Etienne Dumont

CRITIQUE D'ART

Né en 1948, Etienne Dumont a fait à Genève des études qui lui ont été peu utiles. Latin, grec, droit. Juriste raté, il a bifurqué vers le journalisme. Le plus souvent aux rubriques culturelles, il a travaillé de mars 1974 à mai 2013 à la "Tribune de Genève", en commençant par parler de cinéma. Sont ensuite venus les beaux-arts et les livres. A part ça, comme vous pouvez le voir, rien à signaler.

Un cul dessiné par Edgar Degas vers 1885 affole les féministes néerlandaises

Entretenue par la presse nationale, la querelle porte sur un pastel acquis pour le Museum Van Gogh d'Amsterdam. Un achat fait par... une conservatrice.

Le sujet du délit.

Crédits: Museum Van Gogh, Amsterdam 2021.

La presse est souvent néfaste. Ou putassière. Tout le monde sait cela. Depuis des semaines, les journaux néerlandais de parlent plus dans leur pages culturelles que de «l’affaire du derrière». Je m’explique. L’arrière-train en question tient la vedette de l’actuelle exposition du Museum Van Gogh d’Amsterdam, qui a rouvert après six mois de «lockdown». Et son auteur n’est autre qu’Edgar Degas, connu pour sa misogynie.

Tout commencé en novembre 2019. L’institution, qui cherche depuis des décennies à compléter ses collections afin de refléter l’ensemble de la seconde moitié du XIXe siècle (un peu comme Orsay à Paris) voulait un Degas à sujet féminin. Il allait ainsi compléter une sculpture du maître et un autre tableau. Le choix de la conservatrice Fleur Roos Rosa de Carvalho est tombé sur un pastel des années 1880 représentant un nu de dos. L’œuvre passait en vente chez Sotheby’s à New York. Le Museum Van Gogh était prêt à de grosses dépenses. Mais il ne se sentait pas sûr de son fait. L’équipe du musée suivait donc la vente dans un pub. Quand elle a su qu’elle avait gagné à 6,6 millions de dollars, son enthousiasme a été si bruyant que ce petit monde s’est proprement vu mis à la porte de l’établissement.

Pas de pinceau masculin!

Le pastel est arrivé. Documenté par une lettre du modèle, il fait aujourd’hui partie d’une sorte de rétrospective des achats et dons reçus depuis dix ans. Un accrochage supposé durer jusqu’au 12 septembre. C’est ainsi que la polémique féministe a commencé à enfler. Je vous la fait courte. Elle se résume, comme l’a dit un journaliste, au fait «qu’il ne semble plus possible, à notre époque, d’acquérir et de montrer un nu féminin dû à un pinceau masculin.» Une fatwa qui condamnerait Titien, Rubens, Renoir ou Picasso. Plus aussi sans doute, si on reste logique, les nus masculins, assez crus, de Suzanne Valadon.
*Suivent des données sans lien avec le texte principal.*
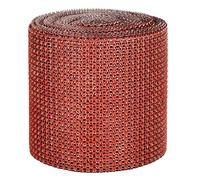 Cinta de diamantes de imitación, 9 m, 24 filas, galvanoplastia, tiras de diamantes de imitación, malla, decoración de ropa de boda(rojo)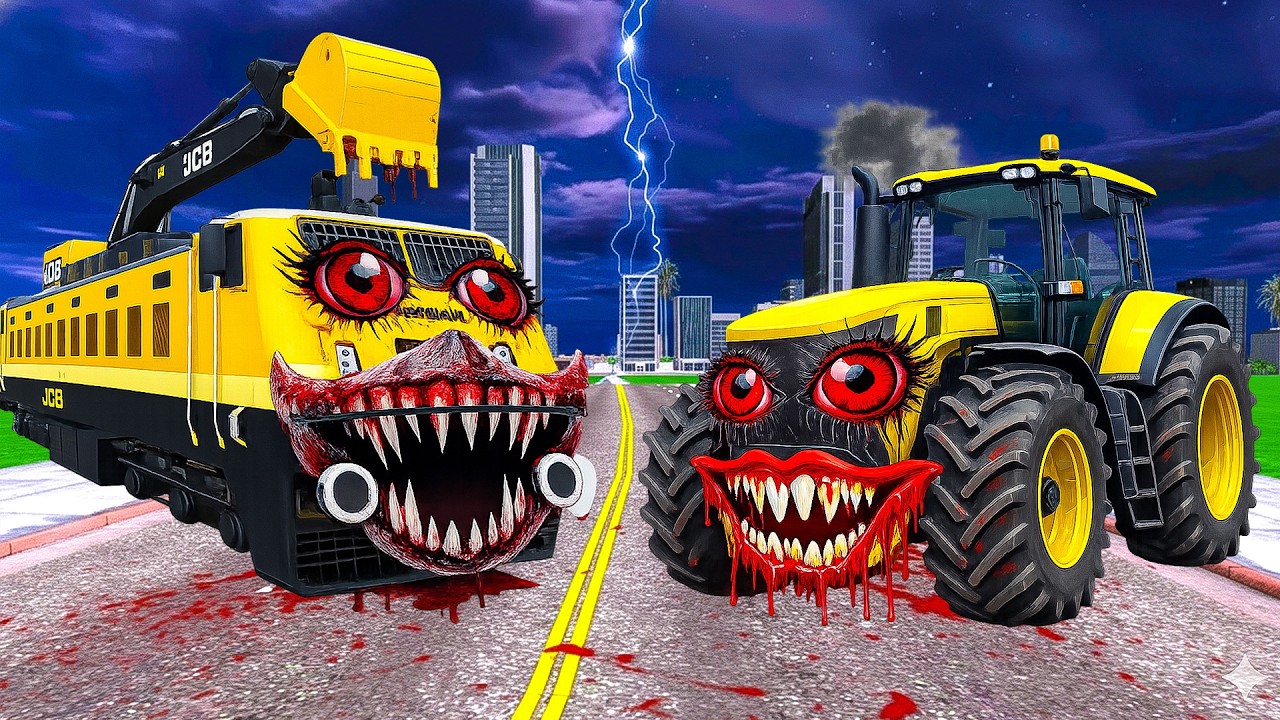 JCB Train Vs Tractor in Indian Bikes Driving 3d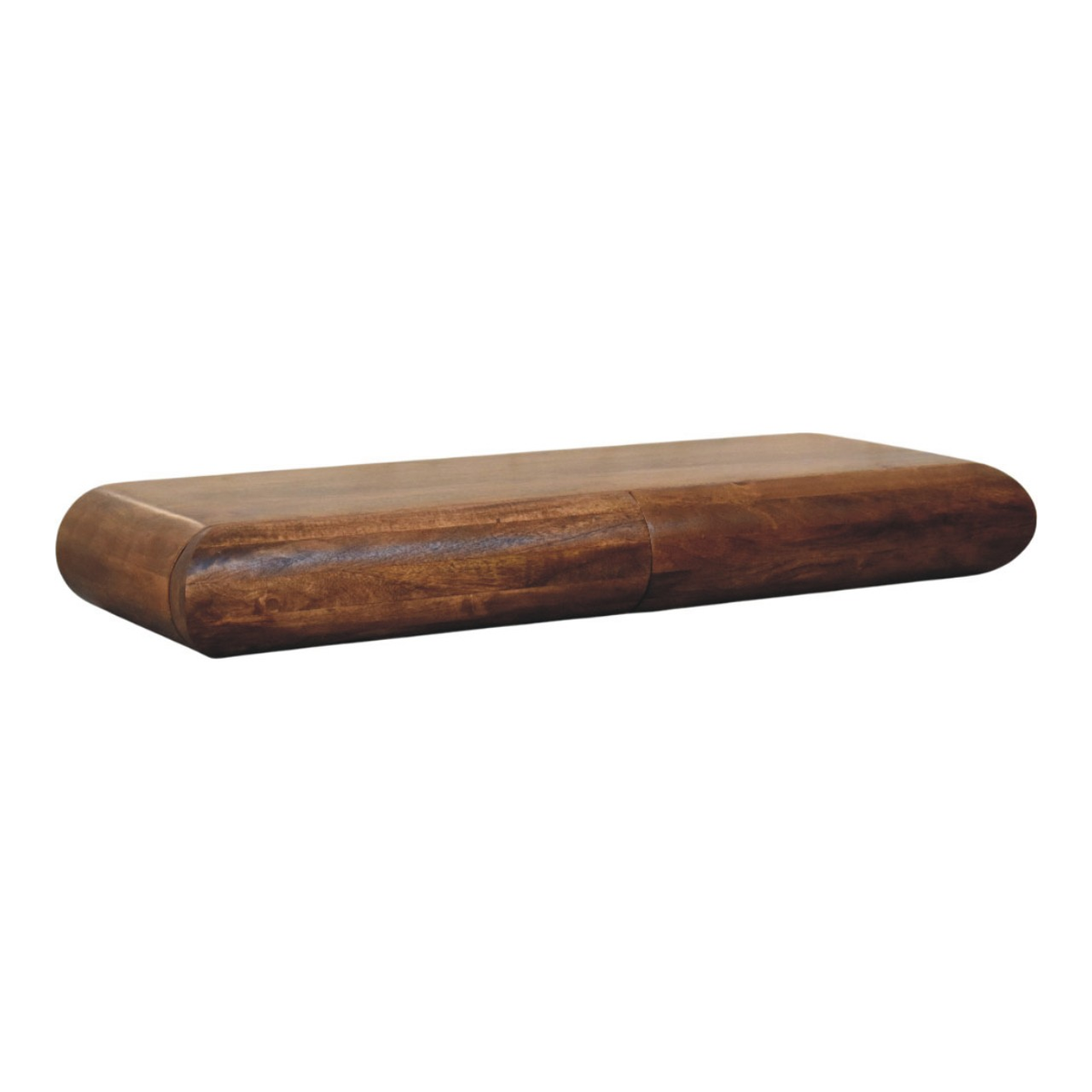 Artisan Furniture Solis Solid Mango Wood Wall-Mounted Console with Drawers – Rounded Floating Design, Amber Oak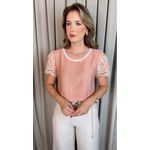 Blusa Feminina Bordada Delicada - Rose Cod 536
Cette querelle à l’américaine, qui intervient dans un pays aussi faussement libéral que les Pays-Bas, fait donc rage. Au point que certains visiteurs ont cru que l’œuvre s’était vue retirée des cimaises. Il n’en est rien. Emilie Gordenker, la directrice du Van Gogh Museum, est récemment montée aux créneaux. Si elle a pris la précaution de dire que l’équipe «s’était interrogée sur le fait que le tableau pouvait choquer» (on reste pourtant loin des nus de Lucian Freud!), elle a bien précisé que le Degas n’avait pas quitté les murs depuis sa venue des Etats-Unis. Elle admet qu’il puisse y avoir débat, «même si ce dernier est aussi vieux que le monde». Mais prétendre que l’œuvre ait été censurée pour plaire à des extrémistes «tient de la contre-vérité.» Notons au passage que le Degas aura été acquis, puis défendu par deux femmes de culture. Les principales querelles se situent aujourd’hui entre différentes notions du féminisme. Celui des légitimes revendications s’oppose à celui des «ayatollettes» qui réclameront bientôt un burqa pour échapper au harcèlement.

Politisation artistique

J’ai lu diverses versions de la nouvelle. La plus sensible aux revendication des opposant(e)s a paru en ligne dans la version anglophone de «The Art Newspaper». Un mensuel où il devient de moins en moins question d’art et de plus en plus de politique: revendications raciales, spoliations, attouchements sexuels au sein des musées et j’en passe. Un véritable cours de morale. Vous pouvez résilier votre abonnement. Les versions italiennes ou françaises de la même publication se montrent plus réservées… à moins qu’elles ne remplissent tout simplement leur fonction.